→ Beitrag
# "Bester" Datentarif fürs Handy?



## Oliver (18. August 2009)

*"Bester" Datentarif fürs Handy?*

So langsam ist es an der Zeit einen Datentarif zu nutzen, da ich recht viele Emails über mein iPhone verschicke und empfange. Aktuell nutze ich eine Prepaid-karte von Blau.de mit 24 Cent pro Megabyte.

Ich denke mal, dass ich mit einem Gigabyte im Monat auskommen werde, sofern ich nicht mit Notebook übers Handy im Netz surfe. Ich wäre auch bereit, mir wieder einen Vertrag zuzulegen, wenn sich dort die Gesprächskosten im Rahmen halten. Dies hätte natürlich den Vorteil, dass ich unter Umständen zum 3GS greifen könnte.

→ Daten
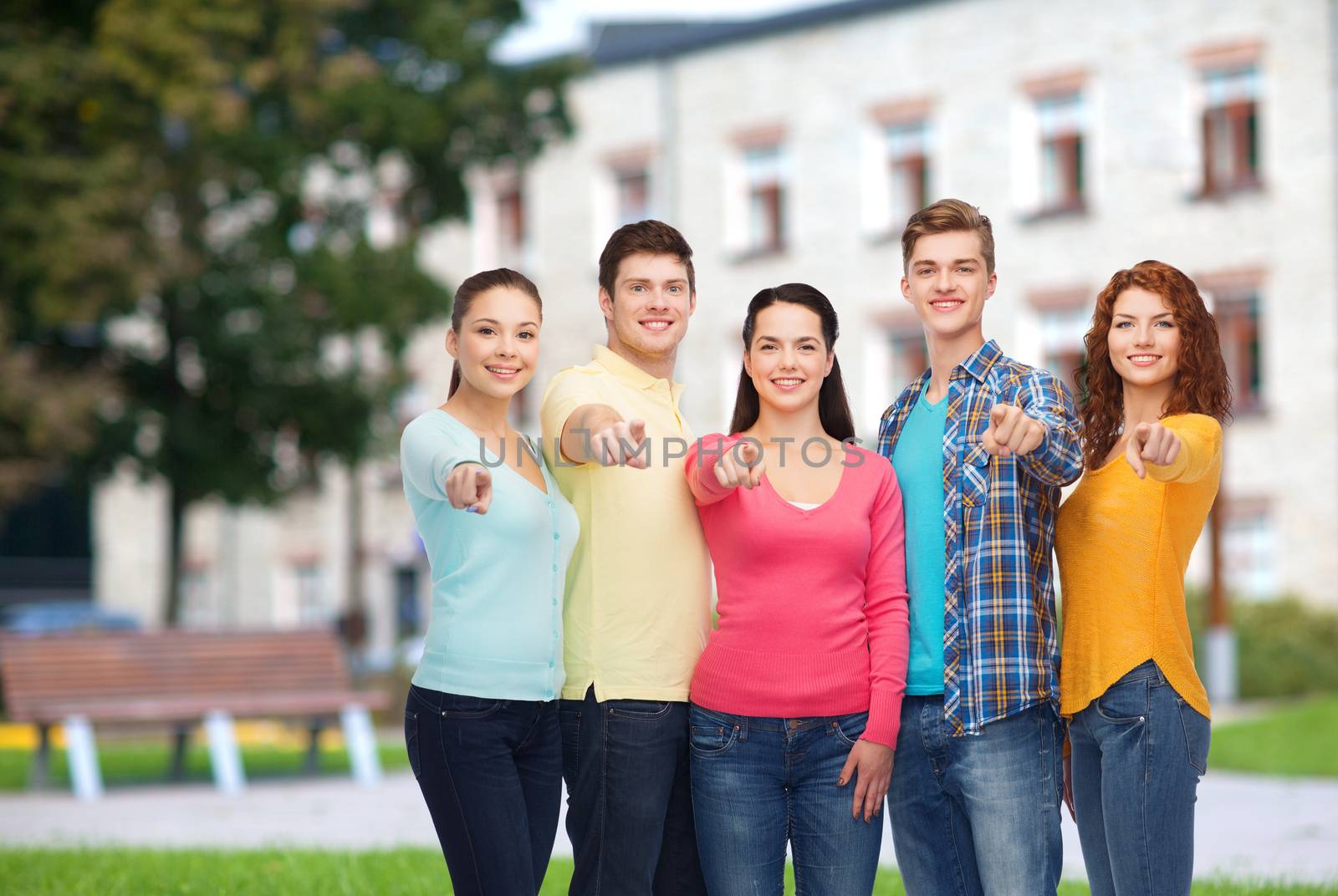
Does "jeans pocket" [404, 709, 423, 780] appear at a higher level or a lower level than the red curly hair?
lower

→ Aufgaben
1. Erkläre in ein bis drei Sätzen, welchen Vorteil ein Vertrag laut dem Forumsbeitrag über den Handy-Datentarif hätte und unter welcher Bedingung Oliver einen abschließen würde.
2. Nimm den Forumsbeitrag über den Handy-Datentarif auf und schreibe ihn nach seinem letzten Satz weiter.

→ Antworten
1. Ein Vertrag hätte den Vorteil, dass Oliver unter Umständen zum 3GS greifen könnte. Dazu bereit wäre Oliver aber nur, wenn sich die Gesprächskosten im Rahmen halten.

2.
Ich bin seit geraumer Zeit aber nicht mehr auf dem Laufenden. Vielleicht kennt ja irgendwer ein richtiges Schnäppchen...

Vielen Dank!

Gruß,
Oliver


----------



## Falk (18. August 2009)

*AW: "Bester" Datentarif fürs Handy?*

hm, o2 ist aktuell recht weit vorne, was Nutzungsmöglichkeiten angeht - Skype etc. ist dort erlaubt.

Ansonsten eben 1 GB Simyo für 9,99 oder so - auch ein günstiger Kurs, allerdings nur UMTS. Eplus bietet leider noch kein HSDPA an. 

Ansonsten, mein persönlich Favorit wenn du Firmenkunden-Konditionen nutzen kannst und wenig telefonierst:Business S plus web'n'walk M


----------



## Oliver (18. August 2009)

*AW: "Bester" Datentarif fürs Handy?*

Aktuell liebäugele ich ja mit o2o und der Internet-M-Paket. Klingt für mich sehr vernünftig.


----------



## Herbboy (18. August 2009)

*AW: "Bester" Datentarif fürs Handy?*

bei o2 hab ich gehört, dass die das roaming so langsam abschalten, d.h. früher wurde man (für den kunden kostenfrei) ins t-mobile-netz eingeloggt, das fällt nun vielerorts flach.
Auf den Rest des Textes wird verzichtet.